Exhibits can take advantage of this intrasensory augmentation to create an enhanced sense of realism – for instance simulator exhibits combine immersive visual stimuli with a relatively modest amount of movement to create a feeling of flying or being in motion. In immersive exhibits or recreated environments, sound effects and smell can be used to enhance realism by hinting at the presence of things unseen – such as bread baking in an oven or the faint cry of a child in the distance. However, simply combining sounds, sights, smells and textures does not automatically create a coherent perceptual whole; the sensory information needs to be congruent with the top-level mental constructs through which visitors interpret them.



Coalescent resonance and how visitors define “interactivity”

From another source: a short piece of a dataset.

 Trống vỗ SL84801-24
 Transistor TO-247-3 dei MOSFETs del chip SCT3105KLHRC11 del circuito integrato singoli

Coalescent resonance occurs when two separate entities come together to form a complementary whole. In an exhibit context, this can mean feeling “part of” the exhibition environment: “visitors can physically, personally and socially interact with, or feel part of, exhibition environments” (Roppola p. 151, original emphasis). Physical coalescence can be literal, such as being able to directly touch or get up close to exhibits; it can also be conceptual as visitors are encouraged to imagine themselves in a given setting or scenario.

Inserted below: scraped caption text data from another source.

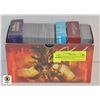 Image 1 : OFFICIAL MAGIC THE GATHERING BOXES WITH MAGIC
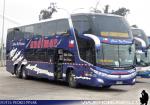 Marcopolo Paradiso G7 1800DD / Volvo B450R / Andimar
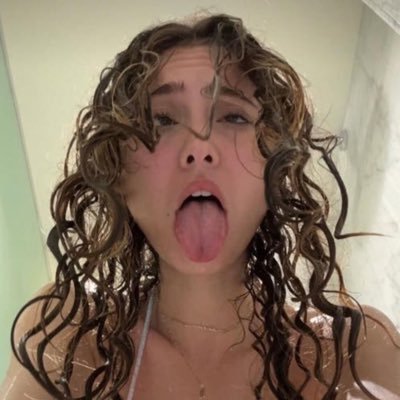 filtradassecret's profile picture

Interestingly, Roppola describes several instances where visitors use the term “interactive” in a sense that is very different from the way exhibit designers and other museum professionals use it – namely, that an “interactive” exhibit is one that visitors physically touch or manipulate in some way. This prerequisite seemed less important to visitors, who also used the word “interactive” to pertain to exhibits that allowed physical proximity or social interaction, but not necessarily hands-on contact. A museum professional may call this latter type of exhibit “immersive” rather than “interactive” [1]. This different understanding of the term “interactive” shows the value of qualitative research in validating the terminology we use – when people say they want more “interactive” experiences, do they mean what we’ve assumed they mean?

Impeding Resonance

Just as environmental stimuli can enhance a resonant relationship between visitors and exhibits, they can also impede it. Things that can impede or block resonant experiences:

  • “You can only take so much in” – a museum visit can saturate your sensory and cognitive capacities. Visitors deploy strategies to allocate their time and mental budgets according to their interests. A sense of “too much to take in” can be overwhelming and prevent visitors from engaging with an exhibition.
  • “It’s all jumbled”- the sense of there being too much to take in can be exacerbated by the lack of a clear order or logic with which to make sense of an exhibit. The ‘signal’ of an interpretive message is lost in the ‘noise’ of an overly cluttered display – different features compete and cancel each other out.
  • “The people I’m with won’t let me” – visitors might spend less time on an exhibit than they would like if they feel they’re being hurried along by their companions. Queues and crowding can impede resonance by getting in the way or making an environment less pleasant by their presence.

Next week – Channelling

[1] In my own research, I found that “immersive” was not a word that resonated particularly with visitors when asked to describe exhibit environments. I used the word in my pilot questionnaire and several visitors said they didn’t know what the word meant (and the pilot results suggested these people were just the tip of the iceberg). Given the amount of museological discourse there currently is around “immersive experiences”, this is a point worth noting – we’re potentially talking about visitor experiences in terms visitors would not recognise.